--- QUOTED TEXT ---

Coming home from a full day’s work after a relaxing weekend – it’s hard to get back into the routine and I’m always in a rush to prepare anything decent.
What I’ve found to work for us, is that I pre-prepare dishes that we can heat up for Monday night.
That way, all we need to do is to cook the rice, add some veges and heat up the main dish.
Therefore you’d find that this blog category mainly consists of curry and other slow-cook meals. Not your typical Monday dinners of quick throw together meals, but instead meals that have been cooked with tender loving care that can be reheated in a matter of minutes.
Click over under the Monday Dinner  tab to see what other slow-cook meals I have in my repertoire.

This curry is sweet with a bit of kick.
J’s review: “I like it because it’s yummy and has potatoes and tender beef. Easy to eat and healthy for you.”

Ingredients:

800 g cross-cut beef, cubed
5 tbsp of spice paste
3 tsp dry spice powder
470ml of coconut cream (1 can)
5 potatoes, peeled and quartered
4 tbs of unsalted, roasted peanuts
2 tbs of peanut oil
2 tbsp tamarind water

Spice Paste:

3 Dried red chilli
1 Lemongrass
5 cloves of Garlic
2 Shallot
5cm Ginger
5cm Galangal
1 tsp Salt
4 tbsp Oil
4 tbsp Palm sugar

Dry spices powder:

combine 1 tbsp of each (except where indicated otherwise) in a mortar and bash them together.
Mustard seed
Fenugreek
Coriander seed
Turmeric
White pepper
Paprika
Cumin
Cinnamon powder
Clove
Cumin
Coriander seed
10 Cardamom seeds
6 Bay leaves
** save the remainder of your spices mix for the next curry.

Method:

1. Coat beef in 1 tablespoon of peanut oil and massaman curry paste. Stir well to coat and set aside.
2. In a large pot, heat remaining oil over a medium heat.
3. Add the curry-coated beef and brown for 1-2 minutes. Add the dry spices. Stir the beef well to coat it in the spices.
4. Add 1/2 can of coconut cream and 1/2 to 1 cup of water until the beef is just covered by the liquid. Stir well and then bring to the boil. Once boiling, turn heat down very low and cover. Gently simmer for 1 1/2 hours. (I leave them in a thermos cooker so I don’t even need to watch it)
5. After this time, add the remaining can of coconut cream, potatoes and peanuts. Stir well. Taste and add a little more fish sauce and sugar if necessary.
6. Turn heat up to medium and cover. Cook for another 30 minutes or until potatoes are tender.
7. Meanwhile, prepare the tamarind juice. Soak the dried tamarind seed in 2 tablespoons of warm water and use a spoon to push the pulp off the seeds into the water. The water will become brown and pulpy — this is tamarind juice. Discard the seeds.
8. Once the potatoes are cooked, remove the curry from the heat. Stir in the sugar and tamarind juice. Stir well and serve with Jasmine rice.

--- ENTRIES PROVIDED ---

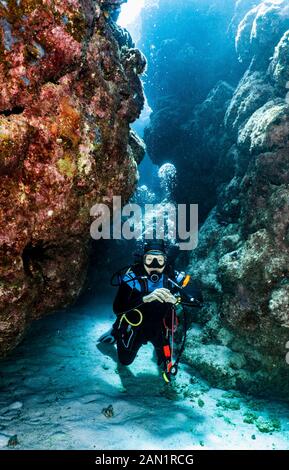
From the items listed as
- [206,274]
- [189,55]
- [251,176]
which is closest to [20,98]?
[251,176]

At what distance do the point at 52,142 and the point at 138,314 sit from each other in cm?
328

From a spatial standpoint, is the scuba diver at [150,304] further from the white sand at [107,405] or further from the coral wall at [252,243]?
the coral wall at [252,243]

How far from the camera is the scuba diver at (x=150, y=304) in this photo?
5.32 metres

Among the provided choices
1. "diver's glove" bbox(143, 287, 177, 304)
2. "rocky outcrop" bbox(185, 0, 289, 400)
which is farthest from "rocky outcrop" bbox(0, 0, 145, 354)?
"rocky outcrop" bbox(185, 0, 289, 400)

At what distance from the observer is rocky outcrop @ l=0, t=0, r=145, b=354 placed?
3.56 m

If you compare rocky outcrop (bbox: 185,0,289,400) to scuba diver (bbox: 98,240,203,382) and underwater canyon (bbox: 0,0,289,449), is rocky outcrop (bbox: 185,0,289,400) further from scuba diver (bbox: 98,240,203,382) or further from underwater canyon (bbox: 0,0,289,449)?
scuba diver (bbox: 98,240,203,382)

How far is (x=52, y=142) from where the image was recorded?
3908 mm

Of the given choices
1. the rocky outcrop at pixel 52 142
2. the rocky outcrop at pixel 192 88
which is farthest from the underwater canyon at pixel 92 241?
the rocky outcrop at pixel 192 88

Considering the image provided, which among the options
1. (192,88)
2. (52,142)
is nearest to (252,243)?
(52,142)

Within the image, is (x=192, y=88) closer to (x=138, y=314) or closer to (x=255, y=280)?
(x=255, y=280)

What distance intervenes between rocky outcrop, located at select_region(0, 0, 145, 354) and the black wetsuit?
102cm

---
--- ENTRIES PROVIDED ---

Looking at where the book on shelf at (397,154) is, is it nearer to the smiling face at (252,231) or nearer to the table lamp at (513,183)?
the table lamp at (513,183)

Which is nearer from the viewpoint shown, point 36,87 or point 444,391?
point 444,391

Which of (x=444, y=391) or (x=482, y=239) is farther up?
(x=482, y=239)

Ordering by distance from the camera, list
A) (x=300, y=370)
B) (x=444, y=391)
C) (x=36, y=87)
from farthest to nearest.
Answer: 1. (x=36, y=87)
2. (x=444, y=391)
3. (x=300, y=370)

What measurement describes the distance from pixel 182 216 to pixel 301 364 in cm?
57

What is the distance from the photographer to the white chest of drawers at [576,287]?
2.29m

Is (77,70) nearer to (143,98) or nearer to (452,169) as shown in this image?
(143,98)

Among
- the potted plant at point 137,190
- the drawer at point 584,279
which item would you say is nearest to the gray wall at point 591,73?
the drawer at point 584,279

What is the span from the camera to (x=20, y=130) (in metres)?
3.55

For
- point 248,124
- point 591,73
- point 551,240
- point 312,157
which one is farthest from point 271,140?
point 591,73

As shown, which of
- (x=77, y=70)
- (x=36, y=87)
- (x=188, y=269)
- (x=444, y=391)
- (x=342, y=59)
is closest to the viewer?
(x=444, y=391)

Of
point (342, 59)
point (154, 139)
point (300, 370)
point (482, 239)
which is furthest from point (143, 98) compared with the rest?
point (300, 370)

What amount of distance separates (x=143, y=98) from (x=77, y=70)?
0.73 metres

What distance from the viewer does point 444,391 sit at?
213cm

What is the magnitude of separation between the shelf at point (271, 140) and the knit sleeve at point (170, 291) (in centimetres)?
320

---

_WHAT TO WORK ON_:
According to the beef curry post, why does the Monday dinner category consist mainly of curry and other slow-cook meals?

_EXERCISE SOLUTION_:
Coming home from a full day's work after the weekend leaves the writer rushed, so dishes are prepared ahead for Monday night. Then only the rice needs cooking, some veges get added and the main dish is heated up. Slow-cook meals suit this because, once cooked, they can be reheated in a matter of minutes.